* EXERCISE AIM
Edit the article on an Airman's charitable giving: write out everything from "CE Airman shares" down to "Combined Federal Campaign.", putting "Combined Federal Campaign" wherever "CFC" appears.

CE Airman shares why she donates through CFC
By Airman 1st Class Phillip Houk, 460th Space Wing Public Affairs
/ Published October 22, 2012
BUCKLEY AIR FORCE BASE, Colo. -- Why do you donate?
This question is one every Airman may consider during the annual Combined Federal Campaign.
For Senior Airman Jennifer Crouse, 460th Civil Engineer Squadron operations manager, donating is a part of life.
Crouse was deployed to Kandahar, Afghanistan, in fall 2010 where she volunteered her free time with a medical unit there.
"After working in a hospital for seven months, I learned more and more," Crouse said. "Being that it is a dangerous province in Afghanistan, we saw a lot of stuff. It also starts becoming very personal when you see your friends coming in. To have worked with patients who have lost limbs, follow up with them and see how prosthetics changed their lives, it affects you a lot more."
Crouse noticed many service members she cared for during the deployment benefited from programs such as the Wounded Warrior Project, a charity to which Crouse now donates.
The Wounded Warrior Project is one of many charities that benefits from the CFC. Other organizations that receive funds through the CFC provide programs that help veterans find work, transition into civilian life and receive secondary rehabilitation.
"To understand that the money that I donate goes toward helping them for the long run and get their lives back makes it easier to donate," Crouse said.
This experience in Kandahar did not begin Crouse's passion in the medical field, rather it was strengthened. Crouse is currently a student studying public health with the long-term goal of becoming a pediatrician. Her education and her experiences led to her realizing the benefits of her volunteering and donating.
"I've seen what happens, and have seen the impact of what this does for these people," Crouse said. "I think it is important to give whatever you can give. No one ever became poor from donating.
"One of the Air Force core values is service before self and I believe service is not just toward the military, but to other people as well," she said. "The community gives to us, so why can we not give in return?"
According to the CFC website, more than $272 million was donated last year to charities with more than $3 million raised in the Denver area.
The participating charities vary to include organizations benefiting military members, promoting music, supporting various religious organizations, protecting animal rights and many others.
As of Oct. 22 nearly $33,000 was donated by team Buckley.

* INFORMATION SUPPLIED
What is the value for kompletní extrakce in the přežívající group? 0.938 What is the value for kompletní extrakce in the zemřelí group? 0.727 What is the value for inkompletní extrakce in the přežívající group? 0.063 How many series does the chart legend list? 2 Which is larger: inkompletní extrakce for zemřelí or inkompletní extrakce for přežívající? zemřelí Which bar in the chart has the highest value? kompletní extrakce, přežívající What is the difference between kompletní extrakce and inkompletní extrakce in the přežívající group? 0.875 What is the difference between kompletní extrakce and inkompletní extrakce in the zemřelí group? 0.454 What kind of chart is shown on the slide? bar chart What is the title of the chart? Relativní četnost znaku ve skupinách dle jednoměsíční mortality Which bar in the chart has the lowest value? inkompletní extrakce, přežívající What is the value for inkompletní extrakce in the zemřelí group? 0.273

* ANSWER TO THE EXERCISE
CE Airman shares why she donates through Combined Federal Campaign
By Airman 1st Class Phillip Houk, 460th Space Wing Public Affairs
/ Published October 22, 2012
BUCKLEY AIR FORCE BASE, Colo. -- Why do you donate?
This question is one every Airman may consider during the annual Combined Federal Campaign.